Sometimes, being an English major at UC Berkeley feels like a strange small act of rebellion. It’s a study I’m in constant doubt over. One that allows me to question social norms while also living in constant fear of my future. 

Especially in Berkeley, it seems to be a polarizing force to my own geographic identity, harshly cauled by tech domination and the battle for financial lubricant. I honestly can’t blame anyone for their hesitancy concerning the major.

UC Berkeley’s English major has not been everything I wanted it to be. It is heralded as one of the best programs in the country, a rite of passage that the likes of Joan Didion delighted herself in, and one of my biggest regrets of my collegiate career. It is not that I do not love reading and writing any less, but it is that I am constantly reminded of the fragility of the curriculum.

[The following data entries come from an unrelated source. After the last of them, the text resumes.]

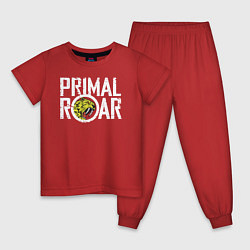 Пижама хлопковая детская PRIMAL ROAR logo, цвет: красный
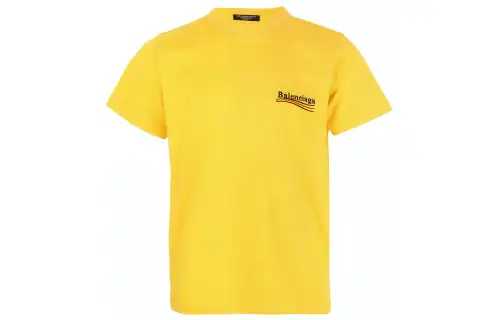 Balenciaga T Shirt Regular Fit Men's Yellow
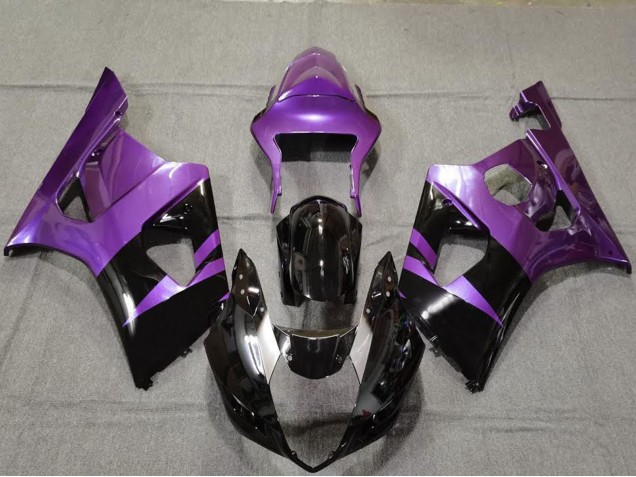 Billige Suzuki GSXR 1000 Motorrad Verkleidung 2003-2004 - Lila Glanzendes Schwarz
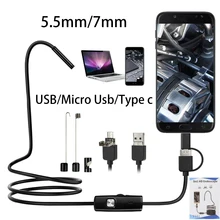 Endoscopio de vídeo USB tipo c, cámara de inspección de tuberías endoscópicas, boroscopio de alcantarillado para teléfono móvil Android, 5,5mm/7mm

In my opinion, the English canon writhes within the neverending cycle of being outdated and unvital to any change or at least incentivizing abstract thought. Is “Heart of Darkness” really the hill that professors want to die on? Is it that self-aware of its portrayal of colonialism? Or is it really just politely ignoring racism while we retrofit insight onto a text that’s survived mostly through inertia? And do I have to sit through another discussion in which my male classmates tear apart Moll Flanders’ moral ambiguity without acknowledging the patriarchal suffering that inspired her wickedness? Don’t get me started on male English majors, a species slowly becoming extinct. Yes, please tell the class again why “Candide”is the best book ever written. 

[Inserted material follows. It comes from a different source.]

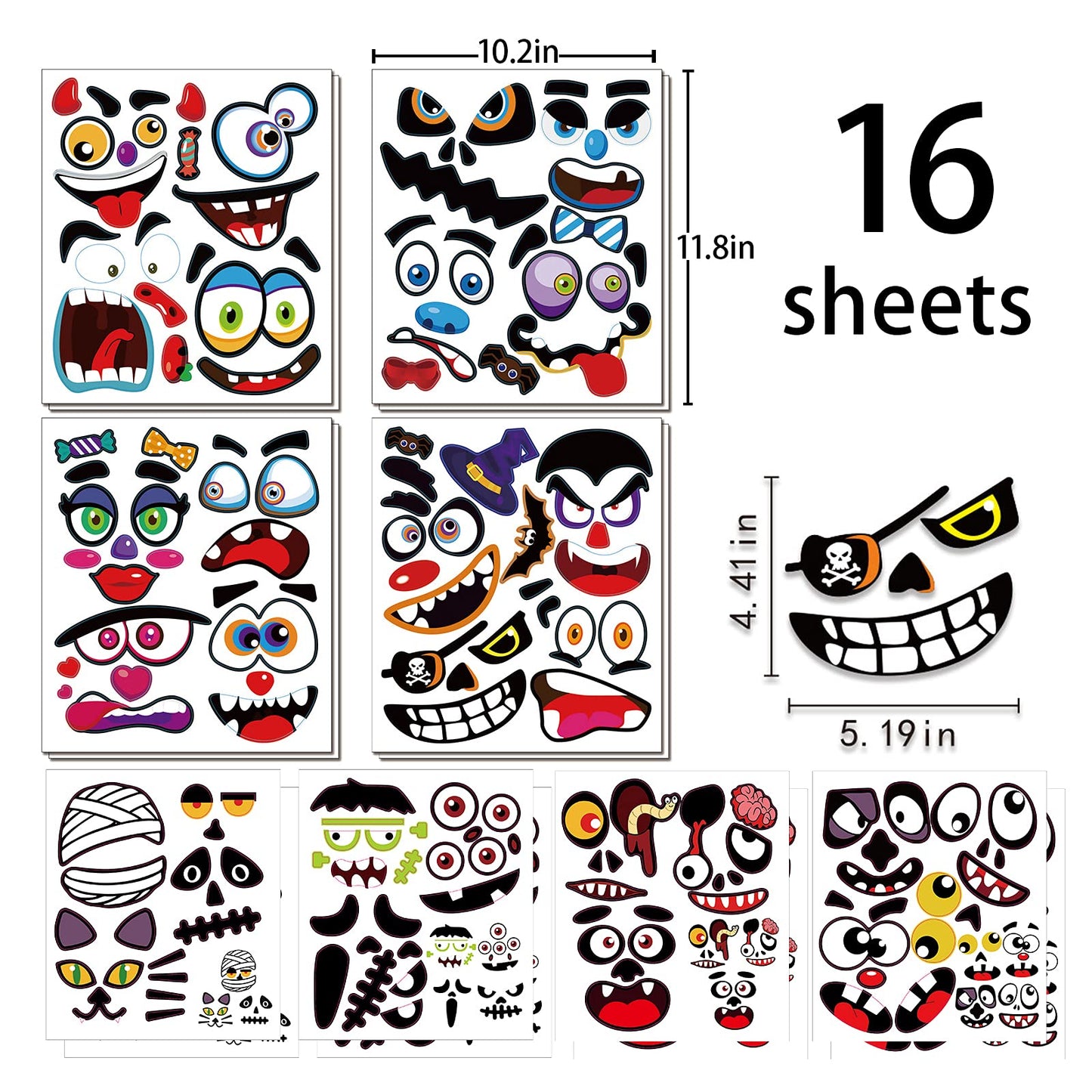 Oumuamua 60 Pack Halloween Pumpkin Decorating Stickers, 16 Sheets Cute Pumpkin Face Stickers In 30 Designs For Halloween Pumpkin Decorations Halloween Craft For Kids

We are then left with classes that even English majors barely want to take. Yet despite the previous complaints, I think that I have learned a lot and I do not think I would necessarily change anything if I could go back in time. I am still eternally lucky for my learning process to still revolve around the consumption and analysis of art, especially in a learning atmosphere that is dependent on its removal. In a world of hypergrowth of artificial intelligence and hyperdivision of attention spans, there needs to be people dedicating their time to art. Afterall, people do not quote python code in their wedding vows and equations during eulogies. There needs to be people that dedicate their time to all the terrible books out there. 

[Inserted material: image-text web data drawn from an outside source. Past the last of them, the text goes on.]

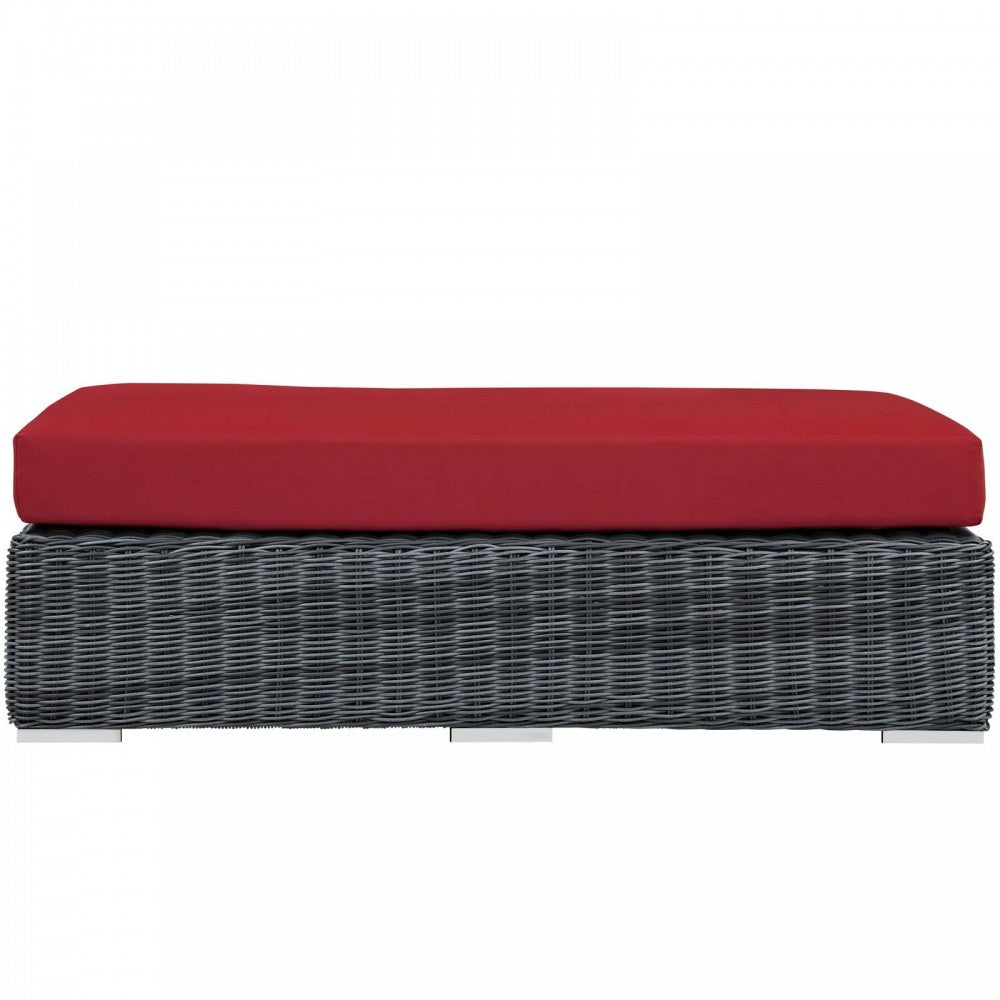 Summon Outdoor Patio Sunbrella Rectangle Ottoman, Canvas Red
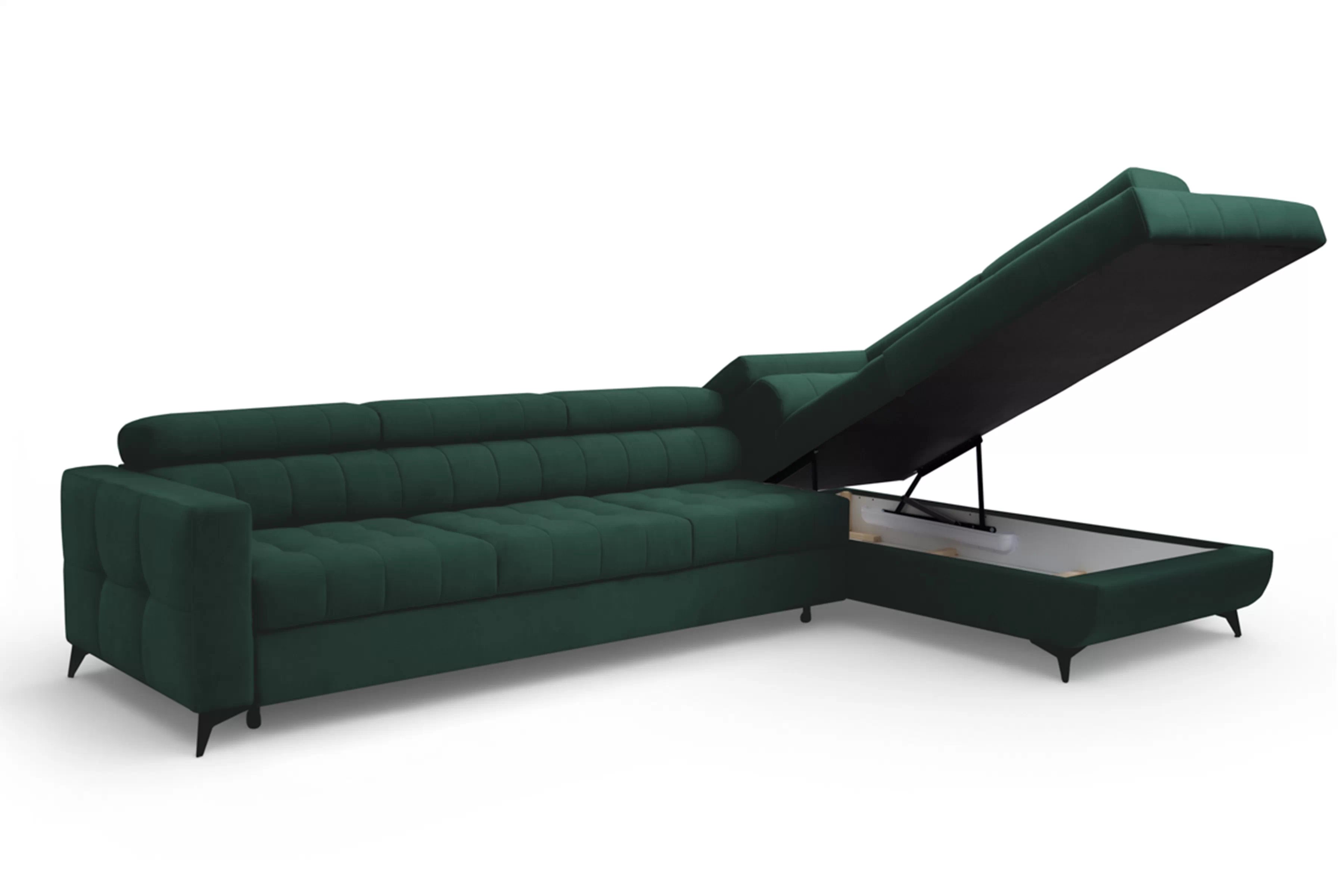 Rozkladacia rohová sedacia súprava Nardo Maxi pravá - zelený zamat Bluvel 78 Rohová sedacia súprava Nardo Maxi s funkciou spánku pravá strana - Zelený velúr Bluvel 78
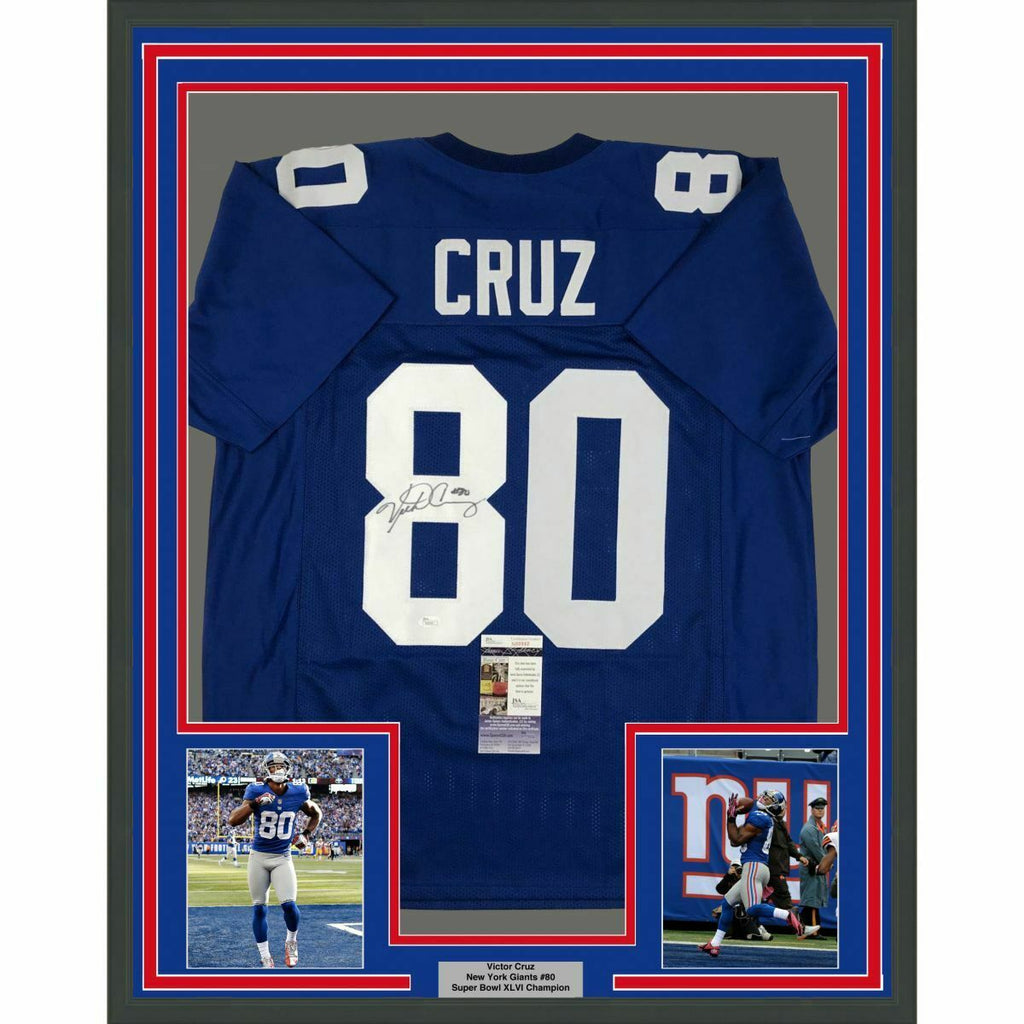 FRAMED Autographed/Signed VICTOR CRUZ 33x42 New York NY Blue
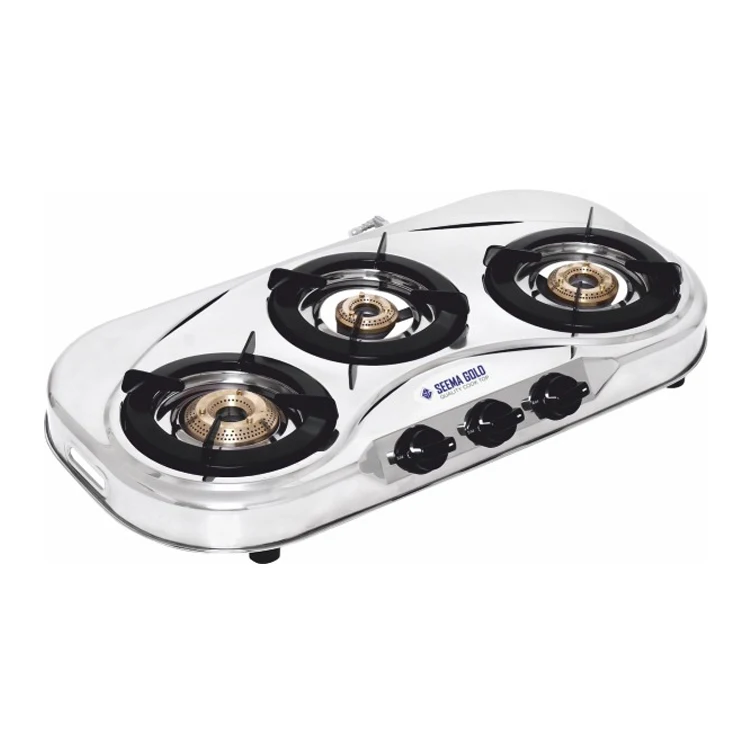 Indian Style Stainless Steel 3 Burner Gas Stove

But not all of them are terrible, sometimes I just need a class to revive my interest in learning. A class and subject matter that takes me back in time is English 37, “Chicana/o Literature and Culture” taught by Professor John Alba Cutler. Specific books such as “Woman Hollering Creek and Other Stories”by Sandra Cisneros along with “Dominicana” by Angie Cruz, transcend my collegiate career and remind me of why, for better or for worse, I am an English major. 

I took this class when I was in the middle of a learning drought, a certain motivational vivaciousness sapped dry. It was also a class that I enrolled in haphazardly and unnecessarily, leaving me without a single English requirement to my name. That being said, it has been more valuable than the majority of my mandatory classes that add up to what will be my degree. Specifically, “Woman Hollering Creek” has become my favorite story and has forever changed the way that I write. 

One sentence of Cisneros’ particularly sits at the kernel of my life. One that crosses my mind when learning about academic writing, reviewing my teacher’s preferred essay structure, as an editor tears apart my article and stitches it back together and when writing birthday cards to people I love. Within titular the story “Woman Hollering Creek,” she describes a fearless woman, Felice, with the line, “Then Felice began laughing again, but it wasn’t Felice laughing. It was gurgling out of her own throat, a long ribbon of laughter, like water.” And maybe there is a good reason why people do not speak like this and that essays would be poorly graded for this manner of writing, but I think everything would be better for it.

When I finished “Dominicana,” I was flying home on a Southwest flight. I was so overwhelmed by the story, a story so different from mine. I didn’t know I was crying until I saw a couple droplets stain my book. There was an old lady sitting next to me who inquired if I was okay. It turned out that she was an English major at UC Berkeley about 50 years prior and that we were flying to the same home town. 

What it means to be an English major has definitely changed and it is easy to forget the value in it. That it is more than regurgitating words, but it is the study of people that created them. To quote “Woman Hollering Creek”: “How words can hold their own magic. How a word can charm, and how a word can kill. This I’ve understood.”